I’m planting out advanced seedlings of several kinds of lettuce, leeks, parsley, dill, basil and lemon basil, coriander, rocket, aragula,amaranth, andPerpetual Green silverbeet . My celery seedlings are too small yet – celery are slow to germinate and slow to get going, and they really hate drying out, so I shall pot them on and hold for next month.

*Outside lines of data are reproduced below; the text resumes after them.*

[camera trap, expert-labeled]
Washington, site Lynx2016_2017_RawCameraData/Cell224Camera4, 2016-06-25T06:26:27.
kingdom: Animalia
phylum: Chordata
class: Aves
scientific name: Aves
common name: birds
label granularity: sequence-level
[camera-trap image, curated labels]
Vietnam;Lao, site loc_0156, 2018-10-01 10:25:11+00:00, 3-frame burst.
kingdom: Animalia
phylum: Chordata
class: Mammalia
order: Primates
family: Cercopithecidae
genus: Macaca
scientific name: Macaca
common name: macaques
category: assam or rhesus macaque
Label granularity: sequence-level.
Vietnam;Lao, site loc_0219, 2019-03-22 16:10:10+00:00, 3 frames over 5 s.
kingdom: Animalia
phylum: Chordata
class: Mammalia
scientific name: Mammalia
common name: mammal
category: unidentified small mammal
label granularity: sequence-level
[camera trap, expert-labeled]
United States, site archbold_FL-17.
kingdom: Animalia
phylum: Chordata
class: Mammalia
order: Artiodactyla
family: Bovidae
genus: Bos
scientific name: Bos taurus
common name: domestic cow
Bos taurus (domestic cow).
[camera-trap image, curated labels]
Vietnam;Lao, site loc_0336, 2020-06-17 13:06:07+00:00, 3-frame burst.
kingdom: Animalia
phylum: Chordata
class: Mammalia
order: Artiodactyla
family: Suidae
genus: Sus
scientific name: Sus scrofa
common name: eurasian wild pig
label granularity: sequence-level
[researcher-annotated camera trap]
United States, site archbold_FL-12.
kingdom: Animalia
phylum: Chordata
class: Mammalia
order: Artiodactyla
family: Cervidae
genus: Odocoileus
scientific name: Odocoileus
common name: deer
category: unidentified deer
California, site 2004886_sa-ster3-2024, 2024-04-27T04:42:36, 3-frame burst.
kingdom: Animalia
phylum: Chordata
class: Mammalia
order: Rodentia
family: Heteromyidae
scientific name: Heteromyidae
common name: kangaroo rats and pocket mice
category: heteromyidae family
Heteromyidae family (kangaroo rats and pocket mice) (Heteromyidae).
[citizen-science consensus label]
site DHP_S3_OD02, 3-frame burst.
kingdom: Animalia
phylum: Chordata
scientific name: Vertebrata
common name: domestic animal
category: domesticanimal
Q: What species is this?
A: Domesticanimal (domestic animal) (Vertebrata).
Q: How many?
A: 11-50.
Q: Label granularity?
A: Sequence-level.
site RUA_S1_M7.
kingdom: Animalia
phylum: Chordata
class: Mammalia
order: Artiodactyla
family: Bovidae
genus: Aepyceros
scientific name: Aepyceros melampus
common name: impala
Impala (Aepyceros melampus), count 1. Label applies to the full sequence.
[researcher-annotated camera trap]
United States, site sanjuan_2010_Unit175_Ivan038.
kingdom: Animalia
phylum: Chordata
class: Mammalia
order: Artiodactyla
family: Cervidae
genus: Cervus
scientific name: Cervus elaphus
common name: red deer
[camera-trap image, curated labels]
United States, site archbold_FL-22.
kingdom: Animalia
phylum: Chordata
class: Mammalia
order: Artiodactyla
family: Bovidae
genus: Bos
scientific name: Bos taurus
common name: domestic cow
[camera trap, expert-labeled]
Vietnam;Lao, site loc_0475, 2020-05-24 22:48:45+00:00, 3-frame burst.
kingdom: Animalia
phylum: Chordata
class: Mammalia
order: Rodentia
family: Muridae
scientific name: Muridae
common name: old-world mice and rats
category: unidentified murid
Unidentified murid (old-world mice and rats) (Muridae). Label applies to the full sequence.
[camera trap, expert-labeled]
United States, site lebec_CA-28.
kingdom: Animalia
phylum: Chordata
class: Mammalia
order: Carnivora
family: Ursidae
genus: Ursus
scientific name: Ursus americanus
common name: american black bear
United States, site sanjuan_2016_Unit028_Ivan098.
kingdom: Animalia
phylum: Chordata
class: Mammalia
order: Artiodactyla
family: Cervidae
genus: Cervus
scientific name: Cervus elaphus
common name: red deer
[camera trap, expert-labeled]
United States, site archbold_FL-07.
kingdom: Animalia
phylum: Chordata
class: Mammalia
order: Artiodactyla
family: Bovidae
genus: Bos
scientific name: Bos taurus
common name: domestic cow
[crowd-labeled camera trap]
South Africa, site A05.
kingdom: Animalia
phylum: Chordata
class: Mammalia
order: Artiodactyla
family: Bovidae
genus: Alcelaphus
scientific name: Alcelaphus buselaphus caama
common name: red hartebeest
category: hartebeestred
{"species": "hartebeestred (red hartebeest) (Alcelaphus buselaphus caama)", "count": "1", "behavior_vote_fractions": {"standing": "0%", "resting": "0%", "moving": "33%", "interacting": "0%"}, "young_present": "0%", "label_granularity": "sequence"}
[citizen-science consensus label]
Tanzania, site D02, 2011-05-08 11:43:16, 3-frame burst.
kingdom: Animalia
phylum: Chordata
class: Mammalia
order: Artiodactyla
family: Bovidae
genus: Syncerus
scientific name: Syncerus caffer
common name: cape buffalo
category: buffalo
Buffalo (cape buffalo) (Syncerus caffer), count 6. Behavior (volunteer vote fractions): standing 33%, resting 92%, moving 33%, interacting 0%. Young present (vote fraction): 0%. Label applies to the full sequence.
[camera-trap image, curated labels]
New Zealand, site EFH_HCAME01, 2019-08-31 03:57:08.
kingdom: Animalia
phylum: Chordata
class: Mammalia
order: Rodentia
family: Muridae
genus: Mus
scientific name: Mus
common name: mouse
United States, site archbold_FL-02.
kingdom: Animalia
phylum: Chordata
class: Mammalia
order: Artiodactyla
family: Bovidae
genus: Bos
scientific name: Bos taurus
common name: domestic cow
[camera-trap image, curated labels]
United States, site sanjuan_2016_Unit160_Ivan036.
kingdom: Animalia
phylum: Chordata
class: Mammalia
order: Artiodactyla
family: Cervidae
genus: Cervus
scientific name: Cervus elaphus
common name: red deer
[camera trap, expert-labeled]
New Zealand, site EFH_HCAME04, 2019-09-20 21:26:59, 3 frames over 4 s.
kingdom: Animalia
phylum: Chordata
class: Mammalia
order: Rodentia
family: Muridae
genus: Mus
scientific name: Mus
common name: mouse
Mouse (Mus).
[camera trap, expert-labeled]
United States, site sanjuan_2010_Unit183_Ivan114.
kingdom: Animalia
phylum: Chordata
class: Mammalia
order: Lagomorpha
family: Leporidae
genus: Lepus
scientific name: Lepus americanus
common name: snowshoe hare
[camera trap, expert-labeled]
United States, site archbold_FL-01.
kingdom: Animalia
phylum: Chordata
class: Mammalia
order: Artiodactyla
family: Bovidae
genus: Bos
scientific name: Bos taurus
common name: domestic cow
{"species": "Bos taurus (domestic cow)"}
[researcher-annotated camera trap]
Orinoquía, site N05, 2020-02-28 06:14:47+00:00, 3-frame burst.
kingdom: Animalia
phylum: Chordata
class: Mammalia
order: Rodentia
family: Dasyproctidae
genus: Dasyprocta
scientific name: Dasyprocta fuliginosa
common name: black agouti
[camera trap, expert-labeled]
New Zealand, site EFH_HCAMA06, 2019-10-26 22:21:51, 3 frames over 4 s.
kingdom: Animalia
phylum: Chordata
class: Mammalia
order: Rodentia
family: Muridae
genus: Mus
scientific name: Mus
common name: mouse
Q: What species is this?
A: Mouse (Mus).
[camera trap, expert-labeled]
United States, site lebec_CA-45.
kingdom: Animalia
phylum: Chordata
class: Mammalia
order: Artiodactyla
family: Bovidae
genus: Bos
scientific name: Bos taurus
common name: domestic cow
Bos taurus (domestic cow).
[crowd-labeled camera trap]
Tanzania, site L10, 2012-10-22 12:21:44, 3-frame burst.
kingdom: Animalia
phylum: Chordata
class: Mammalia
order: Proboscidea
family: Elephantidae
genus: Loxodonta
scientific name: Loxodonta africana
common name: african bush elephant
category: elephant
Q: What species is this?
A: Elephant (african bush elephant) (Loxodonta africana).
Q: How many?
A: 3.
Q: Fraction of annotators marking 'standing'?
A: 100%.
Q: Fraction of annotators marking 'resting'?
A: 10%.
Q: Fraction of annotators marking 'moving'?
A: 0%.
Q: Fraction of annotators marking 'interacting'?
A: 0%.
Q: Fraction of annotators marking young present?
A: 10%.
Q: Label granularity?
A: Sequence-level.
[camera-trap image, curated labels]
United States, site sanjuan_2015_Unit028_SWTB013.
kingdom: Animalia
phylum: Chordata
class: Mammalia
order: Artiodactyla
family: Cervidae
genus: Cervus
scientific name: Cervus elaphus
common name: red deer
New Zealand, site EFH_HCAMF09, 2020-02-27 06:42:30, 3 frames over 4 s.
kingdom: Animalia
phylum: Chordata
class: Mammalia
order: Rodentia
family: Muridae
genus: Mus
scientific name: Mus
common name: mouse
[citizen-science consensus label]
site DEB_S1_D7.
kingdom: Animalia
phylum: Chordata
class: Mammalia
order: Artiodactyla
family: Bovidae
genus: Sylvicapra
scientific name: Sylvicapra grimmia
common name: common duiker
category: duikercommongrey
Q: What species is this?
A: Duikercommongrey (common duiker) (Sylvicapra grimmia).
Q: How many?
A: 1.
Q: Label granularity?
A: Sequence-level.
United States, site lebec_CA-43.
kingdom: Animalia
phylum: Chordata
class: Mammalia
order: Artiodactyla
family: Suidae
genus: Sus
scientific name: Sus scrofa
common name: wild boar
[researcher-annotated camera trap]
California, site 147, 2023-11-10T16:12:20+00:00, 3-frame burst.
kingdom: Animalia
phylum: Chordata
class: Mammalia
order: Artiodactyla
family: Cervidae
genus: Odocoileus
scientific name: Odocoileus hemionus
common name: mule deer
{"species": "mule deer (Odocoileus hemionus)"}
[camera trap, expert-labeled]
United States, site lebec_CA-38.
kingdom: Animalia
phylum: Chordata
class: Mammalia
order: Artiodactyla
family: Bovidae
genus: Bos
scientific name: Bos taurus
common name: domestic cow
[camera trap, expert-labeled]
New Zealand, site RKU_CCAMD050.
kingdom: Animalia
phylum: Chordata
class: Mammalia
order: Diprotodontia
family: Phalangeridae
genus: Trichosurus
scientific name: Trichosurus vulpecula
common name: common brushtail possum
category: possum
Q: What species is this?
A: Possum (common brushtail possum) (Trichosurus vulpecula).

I’m also planting seed of all the above except for the basils – I have enough of them now to last through to the end of the season – plus mizuna, endive, and Fordhook Giant and Italian silver beet. I shall even give some cabbages, kale, and chinese cabbages a start – not too many – they’re this month’s long shot. It is likely that the cabbage moths will still be too voracious to get a good crop from them this early. But every year is a little different, so it’s worth planting out a couple just to see how they go.
The only leafies I can think of that I’ll leave out are English spinach – this far north it needs to be planted in the coldest conditions I can find – and broccoli – not worth fighting the cabbage moths for yet. My brussels sprouts are 10 cm tall but I shall hold them in the shadehouse as long as possible – they’re very marginal this far north.
I love the awareness of seasons that you get with gardening. I am cooking with tomatoes and capsicum and zucchinis, but today has brought it home to me that summer is ending and the job of re-bricking the wood stove, that I put off till summer, can’t be put off much longer.